• _STATED PROBLEM_: Return the lines of the data below without any change, starting at the line that contains "this 845×633 image." and ending at the line that contains "damaged white suv [19, 91, 784, 482]", with both of those lines included.

• _MATERIAL SHOWN_:
§ §

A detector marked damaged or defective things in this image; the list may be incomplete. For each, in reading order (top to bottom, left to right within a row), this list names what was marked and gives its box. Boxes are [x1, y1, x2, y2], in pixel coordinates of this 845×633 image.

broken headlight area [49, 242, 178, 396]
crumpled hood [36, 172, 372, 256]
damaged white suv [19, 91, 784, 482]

§ §

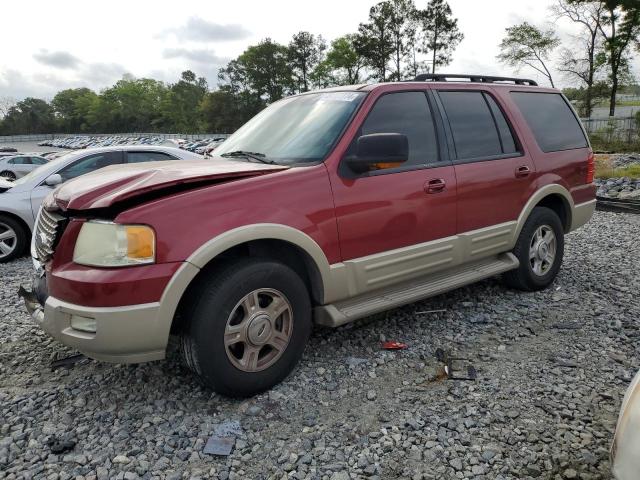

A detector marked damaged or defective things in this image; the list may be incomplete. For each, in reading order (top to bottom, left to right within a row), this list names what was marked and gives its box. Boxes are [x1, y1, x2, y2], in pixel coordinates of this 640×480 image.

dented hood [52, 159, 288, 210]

§ §

• _CORRECT RESPONSE_:
A detector marked damaged or defective things in this image; the list may be incomplete. For each, in reading order (top to bottom, left to right within a row), this list names what was marked and gives its box. Boxes are [x1, y1, x2, y2], in pixel coordinates of this 845×633 image.

broken headlight area [49, 242, 178, 396]
crumpled hood [36, 172, 372, 256]
damaged white suv [19, 91, 784, 482]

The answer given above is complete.